EXERCISE TASKS -
**A.** From the blog post below, copy the text word for word, starting with "Guess what I" and going on through "it gets here.".
**B.** In the blog post below, whose pseudonym is Laura Buchanan, according to the quoted review?
**C.** List every commenter name that appears before "said..." in the blog post below.

(PASSAGE SHOWN begins)

Saturday, March 25, 2006

Books: Score!

Guess what I just found on Amazon? A copy of The Barbarian Princess, by Laura Buchanan, which is supposedly the absolute best historical bodice-ripper of all time. I can hardly wait 'til it gets here.





(Fellow fans of Miss Florence King will already get the joke; the rest of you can get to Googlin'. ;) )

8 comments:

Zendo Deb said...

I find it hard to believe you are a fan of this stuff.

Gewehr98 said...

Is that bodice-ripper, kinda like the Danielle Steel paperback soft porn stuff my mom had a complete library of?

Icky-Poo.

Sending you the Speer #13 Reloading Manual ASAP. It'll be good therapy.

Anonymous said...

Y'know, it's really too sad so many folks just don't appreciate the finer things in life.

pax

Fairlane64 said...

"...the rest of you can get to Googlin'"
I would have to say that a company has hit the big time when "Googlin'" or "just Google it!" become part of our language. Even my parents know what Google is, and they don't own a computer!!
Just a casual observation...

Tam said...

"I find it hard to believe you are a fan of this stuff."

I'm not, much, but I am a fan of Florence King.

As the review states:

"This is the greatest "bodice ripper" romance ever written, the height of genre writing for the field, and criminally neglected. For this work is far beyond the "Saxon sex" yarn of soft-core porn to appeal to the Marge Simpson habitudes of the K-Mart paperback rack. Laura Buchanan (pseudonym of polymath humorist Florence King) deftly constructs a fabulous world and weaves a wonderful story filled with excellent historical detail and famous classical personages. And it is all funny as hell. But Buchanan never breaks character, and so the tale reads on so many multiple levels of excellence of its type, stereotype, and self parody of the genre, that one must read it several times to even begin to appreciate its full dimensions. Highlights include the heroine staying as an unwelcome refuge amidst misogynist Christian ascetics, and the appearance of Hypatia. Hypatia's welcome cameo perhaps is the only unfunny portion of the book, for Buchanan (King) correctly details her horrible death: an historic injustice to knowledge and truth, as well as to the woman Hypatia herself. The work concludes with an allusion to strawberry blonds being the genetic result of a mixture of the Celts and the Saxons, and a ray of hope for the heroine and her hero on the sceptered isle. We know, of course, of the bloody history yet to come. It is sad that we had no further installments from King (Buchanan's) pen, for her own exploration of the romance genre and the history of England would undoubtedly have been delightful. This book is worth searching out and cherishing. By no means should one ever loan it to a friend."

(PASSAGE SHOWN ends)
(DATASET EXTRACT begins)

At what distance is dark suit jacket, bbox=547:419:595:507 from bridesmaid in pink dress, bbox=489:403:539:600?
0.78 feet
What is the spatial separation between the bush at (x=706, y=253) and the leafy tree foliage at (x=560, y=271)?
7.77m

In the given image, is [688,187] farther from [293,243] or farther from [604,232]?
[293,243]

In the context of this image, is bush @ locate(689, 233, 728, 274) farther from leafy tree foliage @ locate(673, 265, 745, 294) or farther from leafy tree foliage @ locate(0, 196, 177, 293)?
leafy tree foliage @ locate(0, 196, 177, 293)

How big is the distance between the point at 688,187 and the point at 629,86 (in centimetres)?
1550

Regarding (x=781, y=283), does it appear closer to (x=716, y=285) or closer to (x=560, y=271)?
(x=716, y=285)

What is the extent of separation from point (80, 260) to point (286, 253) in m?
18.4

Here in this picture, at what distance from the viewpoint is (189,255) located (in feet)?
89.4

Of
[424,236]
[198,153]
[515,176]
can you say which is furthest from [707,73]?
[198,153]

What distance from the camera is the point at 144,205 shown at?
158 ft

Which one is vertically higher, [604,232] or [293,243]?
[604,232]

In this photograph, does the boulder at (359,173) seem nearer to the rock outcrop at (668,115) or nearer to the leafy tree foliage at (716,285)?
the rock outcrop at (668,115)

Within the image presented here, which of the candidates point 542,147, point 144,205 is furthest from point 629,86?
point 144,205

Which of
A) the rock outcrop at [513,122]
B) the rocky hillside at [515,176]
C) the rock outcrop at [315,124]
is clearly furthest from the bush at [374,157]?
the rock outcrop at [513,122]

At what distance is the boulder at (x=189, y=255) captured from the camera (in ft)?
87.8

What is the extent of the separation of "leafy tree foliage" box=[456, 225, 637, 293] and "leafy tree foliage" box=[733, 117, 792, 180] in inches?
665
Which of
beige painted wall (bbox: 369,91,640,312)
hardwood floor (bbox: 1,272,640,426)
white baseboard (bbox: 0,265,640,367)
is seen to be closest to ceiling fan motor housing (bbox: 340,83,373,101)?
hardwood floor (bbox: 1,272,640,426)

(DATASET EXTRACT ends)

LIST OF SOLUTIONS -
**A.**
Guess what I just found on Amazon? A copy of The Barbarian Princess, by Laura Buchanan, which is supposedly the absolute best historical bodice-ripper of all time. I can hardly wait 'til it gets here.

**B.** Laura Buchanan is the pseudonym of the polymath humorist Florence King.

**C.** Zendo Deb, Gewehr98, Anonymous, Fairlane64, Tam